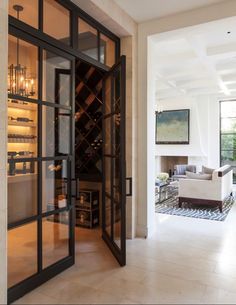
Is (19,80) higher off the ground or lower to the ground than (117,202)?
higher

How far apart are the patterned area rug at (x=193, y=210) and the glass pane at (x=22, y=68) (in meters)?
4.09

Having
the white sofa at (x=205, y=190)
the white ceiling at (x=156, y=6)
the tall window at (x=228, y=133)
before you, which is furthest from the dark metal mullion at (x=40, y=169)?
the tall window at (x=228, y=133)

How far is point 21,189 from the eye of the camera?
2.60m

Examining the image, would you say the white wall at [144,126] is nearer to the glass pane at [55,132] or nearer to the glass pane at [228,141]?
the glass pane at [55,132]

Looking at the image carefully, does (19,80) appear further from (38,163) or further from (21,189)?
(21,189)

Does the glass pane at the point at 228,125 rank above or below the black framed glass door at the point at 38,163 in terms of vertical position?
above

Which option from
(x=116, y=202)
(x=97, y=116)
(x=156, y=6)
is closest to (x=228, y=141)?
(x=97, y=116)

O QUE FAZER
Reescreva todos os itens acima, substituindo "patterned area rug" por "patterned carpet" e mantendo todo o resto igual. Deixe as imagens de fora da resposta.

EXERCÍCIO CONCLUÍDO
Is (19,80) higher off the ground or lower to the ground than (117,202)?
higher

How far apart are the patterned carpet at (x=193, y=210) and the glass pane at (x=22, y=68) (in meters)?
4.09

Having
the white sofa at (x=205, y=190)
the white ceiling at (x=156, y=6)
the tall window at (x=228, y=133)
before you, which is furthest from the dark metal mullion at (x=40, y=169)?
the tall window at (x=228, y=133)

How far is point 21,189 from the eye of the camera?
2.60m

Examining the image, would you say the white wall at [144,126] is nearer to the glass pane at [55,132] or nearer to the glass pane at [228,141]?
the glass pane at [55,132]

Looking at the image carefully, does (19,80) appear further from (38,163) or further from (21,189)?
(21,189)

Does the glass pane at the point at 228,125 rank above or below the black framed glass door at the point at 38,163 in terms of vertical position?
above

Which option from
(x=116, y=202)
(x=97, y=116)
(x=156, y=6)
is closest to (x=228, y=141)?
(x=97, y=116)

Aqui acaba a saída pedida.